--- Consignes ---
a - Recopiez fidèlement le passage de l'extrait qui s'ouvre sur les mots contenant « Le diabolique en » et se clôt sur « technologies de l’esprit. ».
b - Pour chaque énoncé, dites par oui ou par non s'il concorde avec l'extrait et citez les mots de l'extrait qui tranchent : (i) le Front national a été créé en 1972 ; (ii) le slogan sur le pétrole et les idées a été télédiffusé à partir de 1980 ; (iii) la première percée politique du Front national a eu lieu lors d'élections municipales.

--- Extrait ---
******************************

Le diabolique en grec est ce qui délie, désunit. Son contraire est le symbolique, ce qui réunit. Je vous invite à (re)lire le paragraphe 7 du chapitre 1 de ce livre, paragraphe dans lequel Bernard Stiegler met en relation la montée de l’extrême-droite avec la crise de l’esprit et la marchandisation de ses productions, en Europe et plus généralement en Occident comme Paul Valéry l’avait déjà diagnostiqué dès le lendemain de la Première guerre mondiale. Elle est encore plus vraie avec l’automatisation des esprits dans le capitalisme digital qui nécessiterait une véritable politique des technologies de l’esprit.
«
7. Pharmacologie du Front national dans une guerre de trente ans
Le Front national a été créé […] en 1972, c’est-à-dire au moment où s’annonçaient à la fois les premiers symptômes de la toxicité systémique du modèle consumériste (alors mise en évidence par le rapport Meadows) et la fin de la suprématie occidentale (notamment avec la nouvelle politique de l’OPEP, qui ouvre la première grave crise énergétique du modèle industriel).
Le processus d’expansion territoriale constante qui avait caractérisé l’histoire de l’Occident rencontrait alors ses limites1, et avec lui prenait fin le contrôle occidental total sur l’exploitation des ressources naturelles – ce qui conduira à ce slogan massivement télédiffusé à partir de 1974 sur les chaînes de radio et de télévision françaises, et rétrospectivement pathétique :
En France, on n’a pas de pétrole, mais on a des idées.
Énoncé pathétique s’il est vrai qu’avec cette formule auront peut-être commencé et le règne de la « communication politique » (c’est-à-dire le marketing politique qui, en 1973, conduira Giscard d’Estaing en campagne à jouer de l’accordéon à la télévision) et la fin du règne des idées en France.
Le Front national, qui aura ainsi émergé au moment où s’annonçait le déclin du modèle industriel occidental, sinon de l’Occident lui-même, fait sa première « percée politique » en 1982 au cours d’élections cantonales, puis confirme sa présence aux élections municipales de 1983, et s’installe définitivement dans le paysage politique avec les élections européennes de 1984.
La fin de la suprématie occidentale planétaire rendue possible par le contrôle des matières premières et le monopole des savoirs et des technologies est ce que la Révolution conservatrice2 tentera de contourner par une financiarisation structurellement spéculative, c’est-à-dire séparant complètement le capital des moyens de production et de l’entrepreneuriat. Il faudra attendre 2008 pour que le monde – à l’épreuve du réel révélant que ce système reposait sur la création et la dissimulation structurelle (notamment par l’exploitation des automates et robots financiers 3) d’insolvabilités, anéantissant ainsi les conditions du crédit, tout aussi bien que de la croyance dans un avenir à long terme, condition de tout crédit– découvre combien aura été calamiteuse cette politique que Deleuze vit venir dès 19904: faisant de la désindustrialisation des pays historiques son principe de départ, ce qui sera le premier facteur d’adhésion du monde du travail aux « idées » du Front national, elle aura conduit à la ruine du système économique planétaire.

******************************

--- Données fournies ---
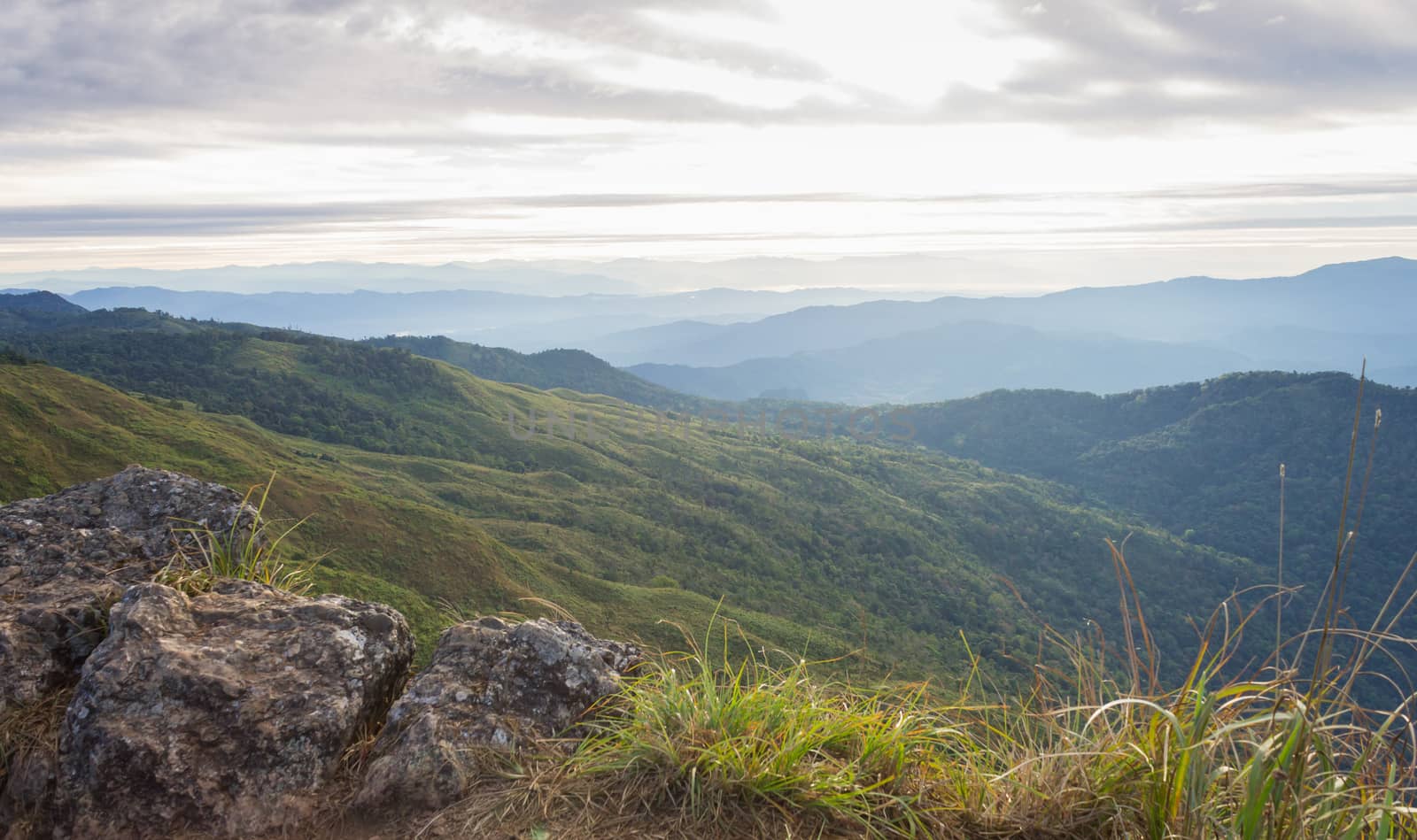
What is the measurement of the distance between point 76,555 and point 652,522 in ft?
261

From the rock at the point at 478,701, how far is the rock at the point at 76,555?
2170mm

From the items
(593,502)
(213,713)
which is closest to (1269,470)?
(593,502)

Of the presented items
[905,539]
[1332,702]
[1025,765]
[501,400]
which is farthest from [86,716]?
[501,400]

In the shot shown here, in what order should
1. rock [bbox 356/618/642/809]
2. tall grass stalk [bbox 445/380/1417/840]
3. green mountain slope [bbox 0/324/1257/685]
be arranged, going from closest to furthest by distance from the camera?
1. tall grass stalk [bbox 445/380/1417/840]
2. rock [bbox 356/618/642/809]
3. green mountain slope [bbox 0/324/1257/685]

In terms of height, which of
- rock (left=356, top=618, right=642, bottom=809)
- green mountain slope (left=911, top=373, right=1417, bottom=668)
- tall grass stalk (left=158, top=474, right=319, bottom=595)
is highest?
tall grass stalk (left=158, top=474, right=319, bottom=595)

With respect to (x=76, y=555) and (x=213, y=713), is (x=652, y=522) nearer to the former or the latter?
(x=76, y=555)

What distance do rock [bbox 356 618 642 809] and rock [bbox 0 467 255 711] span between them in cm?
217

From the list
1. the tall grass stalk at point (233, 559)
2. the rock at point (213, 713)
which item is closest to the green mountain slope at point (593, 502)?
the tall grass stalk at point (233, 559)

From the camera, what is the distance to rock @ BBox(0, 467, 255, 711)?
464 centimetres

******************************

--- Corrigé ---
a -
Le diabolique en grec est ce qui délie, désunit. Son contraire est le symbolique, ce qui réunit. Je vous invite à (re)lire le paragraphe 7 du chapitre 1 de ce livre, paragraphe dans lequel Bernard Stiegler met en relation la montée de l’extrême-droite avec la crise de l’esprit et la marchandisation de ses productions, en Europe et plus généralement en Occident comme Paul Valéry l’avait déjà diagnostiqué dès le lendemain de la Première guerre mondiale. Elle est encore plus vraie avec l’automatisation des esprits dans le capitalisme digital qui nécessiterait une véritable politique des technologies de l’esprit.

b -
(i) Oui : « Le Front national a été créé […] en 1972 ».
(ii) Non : « massivement télédiffusé à partir de 1974 ».
(iii) Non : « en 1982 au cours d’élections cantonales ».